In my view, there could be three different reasons why a normal sequence search, e.g. with BLASTP, against the annotated protein coding genes in a genome would fail to identify an ortholog when there should be one:

  1. The region of the DNA within which the gene is located is missing in the genome assembly
  2. The gene finding pipeline failed to annotate the gene despite it being there
  3. The protein sequence has diverged too much for you to be able to identify the ortholog

To convincingly prove that a gene really does not have an ortholog in a given genome, you need to somehow justify that neither of these three are likely to be the case.

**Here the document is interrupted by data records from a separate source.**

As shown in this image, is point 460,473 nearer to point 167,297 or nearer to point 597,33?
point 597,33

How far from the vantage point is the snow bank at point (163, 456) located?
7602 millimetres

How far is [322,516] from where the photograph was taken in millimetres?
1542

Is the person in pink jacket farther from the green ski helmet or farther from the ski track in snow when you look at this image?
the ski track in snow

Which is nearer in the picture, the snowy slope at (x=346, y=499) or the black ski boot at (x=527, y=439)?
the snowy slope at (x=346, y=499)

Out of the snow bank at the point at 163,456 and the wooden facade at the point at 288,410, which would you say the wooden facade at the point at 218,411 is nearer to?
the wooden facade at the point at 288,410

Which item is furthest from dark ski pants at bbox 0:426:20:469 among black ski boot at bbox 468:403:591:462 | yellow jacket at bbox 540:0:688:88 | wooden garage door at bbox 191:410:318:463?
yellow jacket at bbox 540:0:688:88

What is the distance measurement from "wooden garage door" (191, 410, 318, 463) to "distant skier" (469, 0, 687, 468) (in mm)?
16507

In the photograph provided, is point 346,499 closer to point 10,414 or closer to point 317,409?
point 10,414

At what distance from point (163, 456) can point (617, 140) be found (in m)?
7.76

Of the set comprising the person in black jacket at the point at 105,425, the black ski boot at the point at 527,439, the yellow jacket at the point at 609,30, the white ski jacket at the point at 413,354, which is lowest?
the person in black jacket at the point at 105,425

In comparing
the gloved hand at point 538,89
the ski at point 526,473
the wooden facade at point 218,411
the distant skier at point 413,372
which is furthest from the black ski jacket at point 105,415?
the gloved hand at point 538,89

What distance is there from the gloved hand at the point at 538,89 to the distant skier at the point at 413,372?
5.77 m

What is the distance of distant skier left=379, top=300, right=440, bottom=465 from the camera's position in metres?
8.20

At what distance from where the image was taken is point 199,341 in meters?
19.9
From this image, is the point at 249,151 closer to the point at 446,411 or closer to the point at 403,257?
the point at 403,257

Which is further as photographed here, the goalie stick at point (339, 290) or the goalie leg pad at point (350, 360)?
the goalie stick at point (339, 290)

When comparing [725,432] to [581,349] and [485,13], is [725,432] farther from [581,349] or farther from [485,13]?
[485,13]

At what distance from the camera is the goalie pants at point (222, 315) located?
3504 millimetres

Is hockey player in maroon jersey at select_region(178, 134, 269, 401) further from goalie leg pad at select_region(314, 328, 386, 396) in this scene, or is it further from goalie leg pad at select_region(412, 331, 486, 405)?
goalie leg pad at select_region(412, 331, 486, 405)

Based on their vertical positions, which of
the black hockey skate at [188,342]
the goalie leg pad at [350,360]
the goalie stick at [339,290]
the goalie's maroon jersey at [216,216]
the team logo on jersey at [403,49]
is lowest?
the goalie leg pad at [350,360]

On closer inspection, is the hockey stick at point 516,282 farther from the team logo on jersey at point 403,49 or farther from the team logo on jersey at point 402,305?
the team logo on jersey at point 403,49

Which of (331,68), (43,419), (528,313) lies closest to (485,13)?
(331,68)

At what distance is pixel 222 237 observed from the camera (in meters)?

To rule out point 1, you need to evaluate the genome assembly. Has the genome been assembled into complete chromosomes, or does it consist of a large number of contigs. In the former case, it is fairly unlikely that big chunks of DNA would be missing, but in the latter case you will have difficulties ruling out that the gene of interest might simply not have been sequenced.

To rule out point 2, you could do what you suggested yourself: run BLASTX against the genomic DNA sequence. If you do not find a good hit to your query sequence, it is fairly unlikely that the ortholog was not identified due to errors in the gene finding process.

To rule out point 3, you need to show that the gene of interest does mutate faster than other genes for which you are able to find an ortholog. You can do this by analyzing orthologs across a number of species and estimating mutation rates (or simply looking at percent identity). If your sequence does not appear to diverge faster than other sequences for which you managed to find orthologs, sequence divergence is unlikely to be a concern. As a side note, if divergence is an issue, you might want to look at gene synteny as a way to identify the ortholog.

If all of the three reasons for why an ortholog might not be found can be ruled out, you can reasonably argue that there appears to be no ortholog. Otherwise, you can only conclude that you could not identify one.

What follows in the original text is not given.